Faltaba el tratamiento secundario o biológico, alertaba el informe de Augas de Galicia, “tal y como exige la legislación aplicable”, que se ejecuta con un sistema de lodos activados por el que las bacterias convierten materia orgánica residual en minerales, pero al que las infiltraciones de salitre alteran sus condiciones e impiden realizar correctamente las fases de desinfección, deshidratación y digestión.

Las principales intrusiones de agua en la red se producen en los colectores de San Roque/Bens a través del aliviadero del colector de Riazor, punto en el que desde hace cuatro años el entorno próximo a la depuradora aconsejó ejecutar las obras cuanto antes, dado que el problema lo arrastraba la estación desde tiempo atrás.

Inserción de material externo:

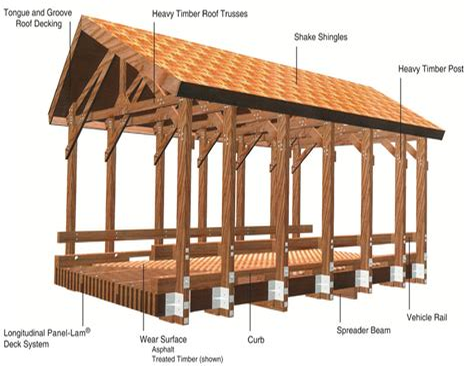 Covered-Bridge-Design-Plans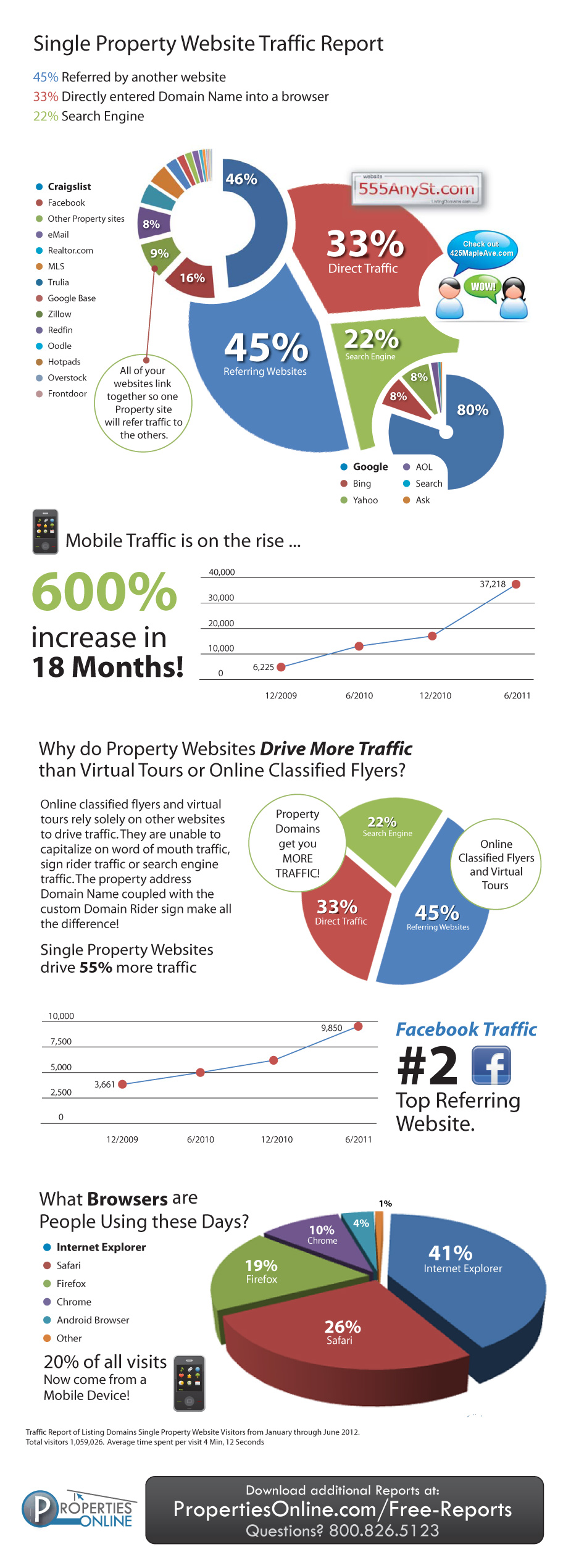 Single property website traffic report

Las obras tiene como objeto la reducción de la infiltración del agua de mar en la red de alcantarillado municipal para reducir a su vez su conductividad minimizando el coste de tratamiento y mejorando la eficiencia del proceso biológico en la EDAR de Bens. El procedimiento es a través de la colocación de una compuerta telegestionada en una nueva cámara en el colector de Riazor, donde estará generalmente cerrada y solo se abrirá cuando el sistema alivie y el nivel de agua residual sea mayor que el de agua de mar. La construcción comprende una cámara de compuertas en la galería de alivio a la entrada de la depuradora de catorce metros de profundidad desde la cota de superficie y estructura de hormigón armado.

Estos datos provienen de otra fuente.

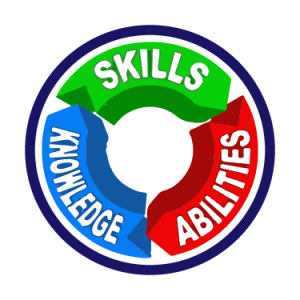 Knowledge clipart ability. Skills and abilities icard
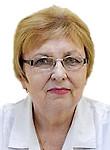 Караштина Наталья Васильевна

El Concello informaba hace cuatro años, en el mandato de Marea Atlántica y tras las conclusiones del documento de Augas, que estaba ultimando un proyecto para corregir el problema en la depuradora de Bens y estimaba su financiación en 400.000 euros. Incluiría el plan en la lista de inversiones que podría abordar con el superávit municipal para llevar a cabo actuacines financieramente sostenibles, pero el proyecto no se licitó. A comienzos de 2020, con el PSOE en el Gobierno local, el Concello anunciaba de nuevo la obra tras incluirlo en los presupuestos de ese ejercicio con un importe superior a 520.000 euros.

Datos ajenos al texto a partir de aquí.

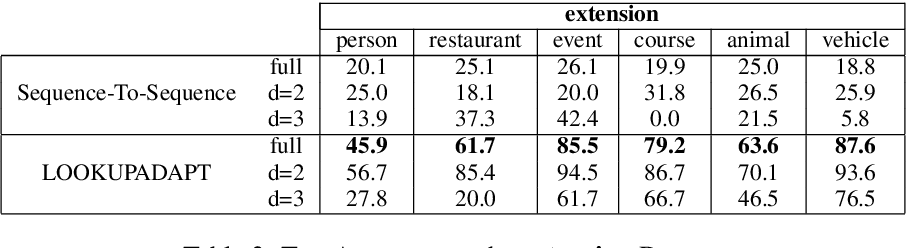 Figure 4 for Look-up and Adapt: A One-shot Semantic Parser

Los planes cambiaron medio año después, en plena pandemia del COVID, y el Ejecutivo municipal reasignó los fondos reservados previamente para la obra en la depuradora al Plan de Reactivación Económica y Social de A Coruña (Presco) con el que hacer frente a los sectores más afectados por la crisis sanitaria. El Concello aseguraba que mantenía su compromiso de licitar la compuerta en el colector de Riazor para el año siguiente, aunque es ahora en 2022 cuando la Edar de Bens, que depura las aguas de A Coruña, Oleiros, Arteixo, Cambre y Culleredo, la que saca a concurso los trabajos.